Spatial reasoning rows
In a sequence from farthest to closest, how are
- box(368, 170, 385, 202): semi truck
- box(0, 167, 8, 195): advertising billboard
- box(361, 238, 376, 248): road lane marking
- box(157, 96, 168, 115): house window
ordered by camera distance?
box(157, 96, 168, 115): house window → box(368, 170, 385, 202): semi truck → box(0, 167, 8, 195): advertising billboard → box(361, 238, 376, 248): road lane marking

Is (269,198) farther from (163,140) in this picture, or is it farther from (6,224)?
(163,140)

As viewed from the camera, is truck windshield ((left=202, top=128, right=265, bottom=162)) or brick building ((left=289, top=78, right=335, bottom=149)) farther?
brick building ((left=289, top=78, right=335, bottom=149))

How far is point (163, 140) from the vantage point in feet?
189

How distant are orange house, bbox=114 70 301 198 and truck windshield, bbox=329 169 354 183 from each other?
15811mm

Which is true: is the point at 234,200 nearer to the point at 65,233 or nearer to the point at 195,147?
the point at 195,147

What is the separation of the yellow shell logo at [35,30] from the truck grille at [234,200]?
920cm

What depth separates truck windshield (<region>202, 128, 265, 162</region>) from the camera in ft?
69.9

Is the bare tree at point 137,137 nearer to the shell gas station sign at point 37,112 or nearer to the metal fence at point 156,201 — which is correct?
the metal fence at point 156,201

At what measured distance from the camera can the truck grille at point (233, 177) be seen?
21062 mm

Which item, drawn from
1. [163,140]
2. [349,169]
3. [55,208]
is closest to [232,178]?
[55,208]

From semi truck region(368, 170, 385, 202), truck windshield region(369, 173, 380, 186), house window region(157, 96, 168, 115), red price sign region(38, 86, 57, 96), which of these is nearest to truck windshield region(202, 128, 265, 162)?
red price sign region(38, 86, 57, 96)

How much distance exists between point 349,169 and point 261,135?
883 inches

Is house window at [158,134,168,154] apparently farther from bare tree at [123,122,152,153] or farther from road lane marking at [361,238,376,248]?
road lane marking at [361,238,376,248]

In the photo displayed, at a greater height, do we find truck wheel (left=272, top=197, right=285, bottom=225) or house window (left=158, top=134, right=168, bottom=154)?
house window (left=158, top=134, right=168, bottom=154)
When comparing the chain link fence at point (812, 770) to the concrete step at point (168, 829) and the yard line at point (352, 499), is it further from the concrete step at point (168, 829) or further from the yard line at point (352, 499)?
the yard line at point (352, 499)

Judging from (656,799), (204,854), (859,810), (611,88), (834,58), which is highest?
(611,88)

__Short exercise__:
Please rewrite the lines from the one containing "which is highest?" through the end of the rows, both included. Shift every coordinate in the answers up by 137 and keep everything else the same.

__Written answer__:
Judging from (656,799), (204,854), (859,810), (611,88), (834,58), which is highest?
(748,225)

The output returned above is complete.